───── Testo da leggere ─────

Lavoce.info

PATTI CHIARI. MA NON TANTO

Alcuni bond Lehman Brothers sono rimasti nell’elenco di quelli definiti a basso rischio da Patti Chiari anche quando la società era già fallita. Come è potuto accadere? E, soprattutto, come evitare che si ripeta in futuro? Finora, i tittoli sono stati inseriti nell’elenco dei sicuri sulla base di indicatori del rischio di mancato rimborso e di perdita di valore del titolo. Un sistema inadeguato per vari motivi. In particolare perché fondato su serie storiche e soggetto a conflitti di interesse. Meglio sarebbe ricorrere agli spread dei credit default swaps.

Nassim Taleb, uno dei massimi esperti in tema di eventi rari nel risk management, utilizza un esempio per far comprendere i rischi derivanti da un errato utilizzo della statistica in finanza. Provate a immaginare un tacchino acculturato, talmente acculturato da aver letto anche un manuale di statistica. Ogni giorno, affronta quotidianamente un terribile quesito esistenziale, che consiste nel verificare se la razza umana sia interessata o meno al suo benessere. Dopo 100, 500, persino 1000 giorni, a ogni tramonto del sole, non fa che rafforzarsi in lui l’idea che il suo padrone gli sia affezionato: non manca infatti mai di nutrirlo e accudirlo. Sennonché al milleunesimo giorno, e per di più in un giorno di festa,Thanksgiving, il tacchino è destinato a scoprire una per lui tristissima verità.

───── Righe fornite ─────

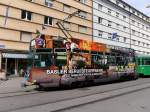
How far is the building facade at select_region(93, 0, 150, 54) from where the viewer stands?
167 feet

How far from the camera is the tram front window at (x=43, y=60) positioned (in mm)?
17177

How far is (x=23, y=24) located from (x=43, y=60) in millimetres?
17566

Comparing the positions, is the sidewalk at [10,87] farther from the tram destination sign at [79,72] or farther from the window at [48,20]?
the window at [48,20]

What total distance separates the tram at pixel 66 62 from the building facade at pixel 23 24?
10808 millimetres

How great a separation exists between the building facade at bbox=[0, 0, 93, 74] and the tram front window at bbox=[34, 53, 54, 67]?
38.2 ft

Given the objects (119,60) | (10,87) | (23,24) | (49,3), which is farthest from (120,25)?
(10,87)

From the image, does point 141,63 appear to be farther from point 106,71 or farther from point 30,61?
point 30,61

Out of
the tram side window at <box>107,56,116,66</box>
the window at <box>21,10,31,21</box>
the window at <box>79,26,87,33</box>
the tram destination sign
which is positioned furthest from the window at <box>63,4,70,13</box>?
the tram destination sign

─────
───── Righe fornite ─────

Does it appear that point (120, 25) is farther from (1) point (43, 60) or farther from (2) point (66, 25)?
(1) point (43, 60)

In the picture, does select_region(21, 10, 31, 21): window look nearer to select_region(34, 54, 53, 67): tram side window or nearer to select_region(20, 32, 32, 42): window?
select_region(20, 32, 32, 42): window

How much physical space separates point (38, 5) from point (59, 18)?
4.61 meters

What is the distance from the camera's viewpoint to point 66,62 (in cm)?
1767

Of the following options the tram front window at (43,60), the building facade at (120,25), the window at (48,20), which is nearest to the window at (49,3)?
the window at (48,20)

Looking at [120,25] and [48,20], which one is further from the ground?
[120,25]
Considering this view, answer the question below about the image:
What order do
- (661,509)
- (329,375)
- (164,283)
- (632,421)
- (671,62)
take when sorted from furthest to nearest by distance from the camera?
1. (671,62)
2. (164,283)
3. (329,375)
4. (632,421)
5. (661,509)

─────
───── Righe fornite ─────

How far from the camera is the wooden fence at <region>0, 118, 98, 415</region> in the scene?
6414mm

─────

**Compiti scritti**
1: Secondo il testo su Patti Chiari, a che cosa sarebbe meglio ricorrere?
2: Aggiorni il testo su Patti Chiari partendo da "Alcuni bond Lehman" e proseguendo fino a "credit default swaps.", con "insufficiente" al posto di "inadeguato".
3: Porti avanti il testo su Patti Chiari dopo la sua ultima frase.
Le righe non hanno alcun legame con il testo.

**Risposte**
1: Agli spread dei credit default swaps.

2:
Alcuni bond Lehman Brothers sono rimasti nell’elenco di quelli definiti a basso rischio da Patti Chiari anche quando la società era già fallita. Come è potuto accadere? E, soprattutto, come evitare che si ripeta in futuro? Finora, i tittoli sono stati inseriti nell’elenco dei sicuri sulla base di indicatori del rischio di mancato rimborso e di perdita di valore del titolo. Un sistema insufficiente per vari motivi. In particolare perché fondato su serie storiche e soggetto a conflitti di interesse. Meglio sarebbe ricorrere agli spread dei credit default swaps.

3:
PATTI CHIARI CON LEHMAN BROTHERS

L’esempio consente di proporre alcune osservazioni sull’attuale crisi finanziaria e sul mancato funzionamento di Patti Chiari nell’indicare quali obbligazioni siano sicure per i risparmiatori. Alcuni bond di Lehman Brothers sono infatti rimasti nell’elenco di quelli definiti a “basso rischio” da Patti Chiari quando ormai era già stata ampiamente diffusa la notizia del fallimento della società.
Come può essere accaduto tutto ciò e, soprattutto, come si può evitare che accada di nuovo in futuro?
I titoli sono inseriti nell’elenco sulla base della rispondenza a due requisiti apparentemente ragionevoli: rischio di mancato rimborso e rischio di perdita di valore del titolo devono essere inferiori a determinati livelli di sicurezza. Il primo rischio è misurato dal rating, che non deve essere inferiore ad “A-“. Il secondo rischio è misurato dal Var (Value at Risk) e vengono inclusi solamente i titoli che hanno un valore inferiore all’1 per cento.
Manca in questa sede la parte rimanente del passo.